Oxytocin is our brain’s chemical messenger that has come to be known as the cuddle hormone. Oxytocin first entered our consciousness while we were compiling a list of simple recommendations to lighten our carbon footprint for our HARP blog loosely titled Go Lightly on Our Earth. (https://stagingnest.tech/go-lightly-on-our-earth/)

Specifically, we were advocating for mothers to breastfeed rather than use infant formula, after discovering that—added to all its other wonderful benefits—breastfeeding was good for our environment.  And so we came to rename our HARP blog Travels with a Low-Carbon, High-Cuddle Couple.

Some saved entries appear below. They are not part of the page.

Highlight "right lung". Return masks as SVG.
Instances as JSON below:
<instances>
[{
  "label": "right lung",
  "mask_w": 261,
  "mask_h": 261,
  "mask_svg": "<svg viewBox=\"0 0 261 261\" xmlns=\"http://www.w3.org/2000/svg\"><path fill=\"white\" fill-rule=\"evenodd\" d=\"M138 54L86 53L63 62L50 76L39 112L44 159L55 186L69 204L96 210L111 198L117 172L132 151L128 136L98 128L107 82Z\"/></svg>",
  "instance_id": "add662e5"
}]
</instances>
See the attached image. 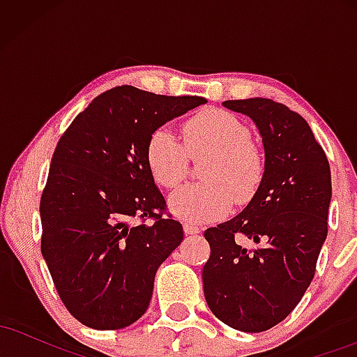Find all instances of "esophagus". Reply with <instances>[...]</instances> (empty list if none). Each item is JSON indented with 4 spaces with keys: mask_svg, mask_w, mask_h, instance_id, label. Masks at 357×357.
<instances>
[{
    "mask_svg": "<svg viewBox=\"0 0 357 357\" xmlns=\"http://www.w3.org/2000/svg\"><path fill=\"white\" fill-rule=\"evenodd\" d=\"M183 228H184V233H186V235H196V233L202 231V228H199L198 225L190 223V221H184Z\"/></svg>",
    "mask_w": 357,
    "mask_h": 357,
    "instance_id": "34e87169",
    "label": "esophagus"
}]
</instances>
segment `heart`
Masks as SVG:
<instances>
[{
	"label": "heart",
	"mask_w": 357,
	"mask_h": 357,
	"mask_svg": "<svg viewBox=\"0 0 357 357\" xmlns=\"http://www.w3.org/2000/svg\"><path fill=\"white\" fill-rule=\"evenodd\" d=\"M250 129L227 110L204 109L183 122L181 142L173 130L159 127L146 144V161L159 186L174 190L190 171L191 158L210 154L203 162L202 183L184 186L169 199L179 218L190 223H208L231 208L247 204L260 190L265 161L250 141Z\"/></svg>",
	"instance_id": "1"
}]
</instances>
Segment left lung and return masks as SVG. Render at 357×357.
Segmentation results:
<instances>
[{
	"label": "left lung",
	"instance_id": "obj_1",
	"mask_svg": "<svg viewBox=\"0 0 357 357\" xmlns=\"http://www.w3.org/2000/svg\"><path fill=\"white\" fill-rule=\"evenodd\" d=\"M223 105L257 124L265 176L240 215L204 231V298L227 326L261 333L284 321L312 282L327 236L331 167L305 119L287 105L260 97ZM243 239L254 247L241 248Z\"/></svg>",
	"mask_w": 357,
	"mask_h": 357
}]
</instances>
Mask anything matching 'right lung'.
I'll use <instances>...</instances> for the list:
<instances>
[{
  "instance_id": "obj_1",
  "label": "right lung",
  "mask_w": 357,
  "mask_h": 357,
  "mask_svg": "<svg viewBox=\"0 0 357 357\" xmlns=\"http://www.w3.org/2000/svg\"><path fill=\"white\" fill-rule=\"evenodd\" d=\"M202 104L122 85L96 97L61 134L40 199L42 255L84 326L122 329L149 307L155 272L184 235L147 166V139Z\"/></svg>"
}]
</instances>
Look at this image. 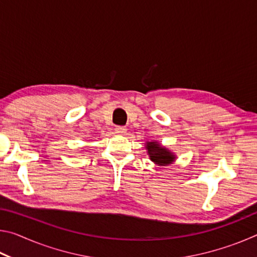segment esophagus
Masks as SVG:
<instances>
[{"mask_svg":"<svg viewBox=\"0 0 257 257\" xmlns=\"http://www.w3.org/2000/svg\"><path fill=\"white\" fill-rule=\"evenodd\" d=\"M114 130H115V133H116V134L122 135V134H124V133H125V130H127V128L123 127V125H116Z\"/></svg>","mask_w":257,"mask_h":257,"instance_id":"obj_1","label":"esophagus"}]
</instances>
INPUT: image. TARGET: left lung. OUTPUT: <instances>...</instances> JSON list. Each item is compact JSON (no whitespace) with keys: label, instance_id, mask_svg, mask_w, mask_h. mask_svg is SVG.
Segmentation results:
<instances>
[{"label":"left lung","instance_id":"8db88e82","mask_svg":"<svg viewBox=\"0 0 257 257\" xmlns=\"http://www.w3.org/2000/svg\"><path fill=\"white\" fill-rule=\"evenodd\" d=\"M147 151H149L150 159L159 165H168L175 160V155L164 147L156 144V142L147 143Z\"/></svg>","mask_w":257,"mask_h":257}]
</instances>
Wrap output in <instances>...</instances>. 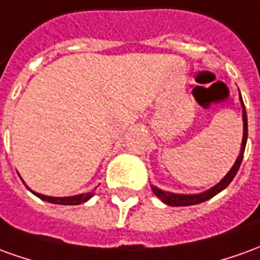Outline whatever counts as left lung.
Masks as SVG:
<instances>
[{
  "label": "left lung",
  "mask_w": 260,
  "mask_h": 260,
  "mask_svg": "<svg viewBox=\"0 0 260 260\" xmlns=\"http://www.w3.org/2000/svg\"><path fill=\"white\" fill-rule=\"evenodd\" d=\"M239 100H241V105H242V121H244V136H242V143H241V150H239V155H238L237 160L234 163V166L231 168V170L228 173L225 174L222 177V180L218 181L217 184L211 188H208L203 193L197 194H180V193H172V191H165L159 187H156L152 184V191L155 193V196L157 199H160L165 204L172 207H184V206H194V204H200V203H204L207 200L212 199L214 196H217L218 193H221L224 188L228 187V184L234 180L235 174L238 173V169L242 163V159H244V152L245 146H246V139H248V118H246V111H245V105L244 101H242V97H241V92H239Z\"/></svg>",
  "instance_id": "left-lung-1"
}]
</instances>
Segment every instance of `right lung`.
Masks as SVG:
<instances>
[{
  "label": "right lung",
  "mask_w": 260,
  "mask_h": 260,
  "mask_svg": "<svg viewBox=\"0 0 260 260\" xmlns=\"http://www.w3.org/2000/svg\"><path fill=\"white\" fill-rule=\"evenodd\" d=\"M19 177H21V176H19ZM21 180H22V177H21ZM22 183L25 184V181L23 180ZM25 186H26V184H25ZM28 190L35 194L36 197H39V199L43 200V201L52 203V204H59V206H79V204H83V203H86V201H88V200L91 199L92 196H94V190H95V188L91 190V191H87V193L77 194V196H69V197H52V196H45V194L36 193L34 190H30L29 187Z\"/></svg>",
  "instance_id": "1"
}]
</instances>
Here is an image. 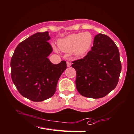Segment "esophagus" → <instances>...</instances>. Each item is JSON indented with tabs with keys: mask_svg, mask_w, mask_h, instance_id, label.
<instances>
[{
	"mask_svg": "<svg viewBox=\"0 0 134 134\" xmlns=\"http://www.w3.org/2000/svg\"><path fill=\"white\" fill-rule=\"evenodd\" d=\"M71 63H70V62H67V66L68 67H69L71 66Z\"/></svg>",
	"mask_w": 134,
	"mask_h": 134,
	"instance_id": "34e87169",
	"label": "esophagus"
}]
</instances>
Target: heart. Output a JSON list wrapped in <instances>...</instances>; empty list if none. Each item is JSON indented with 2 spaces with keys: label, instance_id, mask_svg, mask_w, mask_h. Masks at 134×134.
Listing matches in <instances>:
<instances>
[{
  "label": "heart",
  "instance_id": "b5f03b06",
  "mask_svg": "<svg viewBox=\"0 0 134 134\" xmlns=\"http://www.w3.org/2000/svg\"><path fill=\"white\" fill-rule=\"evenodd\" d=\"M93 41L90 32L71 34L58 40L60 49L65 53L73 52L77 56H80L86 53L90 48Z\"/></svg>",
  "mask_w": 134,
  "mask_h": 134
}]
</instances>
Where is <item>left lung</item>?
Wrapping results in <instances>:
<instances>
[{
    "mask_svg": "<svg viewBox=\"0 0 134 134\" xmlns=\"http://www.w3.org/2000/svg\"><path fill=\"white\" fill-rule=\"evenodd\" d=\"M75 84L81 96L91 98L106 96L115 88L121 71L118 48L108 36H95L93 46L83 59L72 62Z\"/></svg>",
    "mask_w": 134,
    "mask_h": 134,
    "instance_id": "left-lung-1",
    "label": "left lung"
}]
</instances>
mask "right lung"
Wrapping results in <instances>:
<instances>
[{
    "instance_id": "add662e5",
    "label": "right lung",
    "mask_w": 134,
    "mask_h": 134,
    "mask_svg": "<svg viewBox=\"0 0 134 134\" xmlns=\"http://www.w3.org/2000/svg\"><path fill=\"white\" fill-rule=\"evenodd\" d=\"M48 31L36 33L17 46L11 59V77L19 93L35 102L46 100L56 91L58 81L67 69L66 62L51 63L53 48Z\"/></svg>"
}]
</instances>
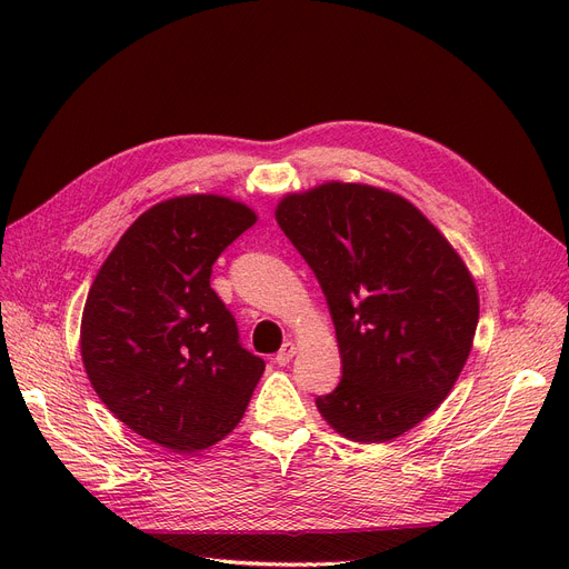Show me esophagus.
<instances>
[{
  "label": "esophagus",
  "instance_id": "34e87169",
  "mask_svg": "<svg viewBox=\"0 0 569 569\" xmlns=\"http://www.w3.org/2000/svg\"><path fill=\"white\" fill-rule=\"evenodd\" d=\"M295 352H297V346L292 343V341H286L283 346H281V350L277 352V357H274V362L279 365V367H286L292 357H295Z\"/></svg>",
  "mask_w": 569,
  "mask_h": 569
}]
</instances>
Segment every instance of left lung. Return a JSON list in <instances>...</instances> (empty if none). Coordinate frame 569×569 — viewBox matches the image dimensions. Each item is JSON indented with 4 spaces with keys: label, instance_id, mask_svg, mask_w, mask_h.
Segmentation results:
<instances>
[{
    "label": "left lung",
    "instance_id": "1",
    "mask_svg": "<svg viewBox=\"0 0 569 569\" xmlns=\"http://www.w3.org/2000/svg\"><path fill=\"white\" fill-rule=\"evenodd\" d=\"M277 221L330 307L341 382L316 406L355 442L395 440L450 395L480 300L468 267L406 198L327 182L290 193Z\"/></svg>",
    "mask_w": 569,
    "mask_h": 569
}]
</instances>
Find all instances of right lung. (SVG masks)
I'll return each mask as SVG.
<instances>
[{
  "mask_svg": "<svg viewBox=\"0 0 569 569\" xmlns=\"http://www.w3.org/2000/svg\"><path fill=\"white\" fill-rule=\"evenodd\" d=\"M256 219L223 196L163 200L131 223L89 288L80 325L89 382L119 422L172 452L226 438L264 371L209 286L217 258Z\"/></svg>",
  "mask_w": 569,
  "mask_h": 569,
  "instance_id": "add662e5",
  "label": "right lung"
}]
</instances>
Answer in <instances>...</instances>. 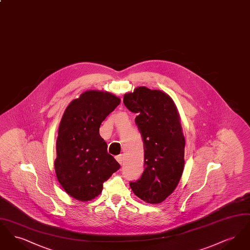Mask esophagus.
I'll use <instances>...</instances> for the list:
<instances>
[{"instance_id": "esophagus-1", "label": "esophagus", "mask_w": 250, "mask_h": 250, "mask_svg": "<svg viewBox=\"0 0 250 250\" xmlns=\"http://www.w3.org/2000/svg\"><path fill=\"white\" fill-rule=\"evenodd\" d=\"M115 158H116V160L119 162L121 165L124 163V156H123V155H117Z\"/></svg>"}]
</instances>
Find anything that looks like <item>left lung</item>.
Masks as SVG:
<instances>
[{"mask_svg": "<svg viewBox=\"0 0 250 250\" xmlns=\"http://www.w3.org/2000/svg\"><path fill=\"white\" fill-rule=\"evenodd\" d=\"M124 104L137 114L144 149L145 168L130 188L144 202L160 203L176 188L185 165L186 142L177 108L164 92L144 86L125 94Z\"/></svg>", "mask_w": 250, "mask_h": 250, "instance_id": "left-lung-1", "label": "left lung"}]
</instances>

Oxytocin, the hormone that causes the uterus to contract during labour and after delivery, is transferred from a mother’s blood to her milk as soon as she starts to breast feed. Oxytocin released during this skin-to-skin contact enables newborns and mothers to learn each other’s special scent. It has come to be known as the cuddle hormone, or love hormone, because it is released when people—not just mothers and babies—snuggle up, make love, or simply bond socially. Oxytocin is produced by the hypothalamus and released by the pituitary gland when we’re physically affectionate, producing feelings of connection, bonding, and trust.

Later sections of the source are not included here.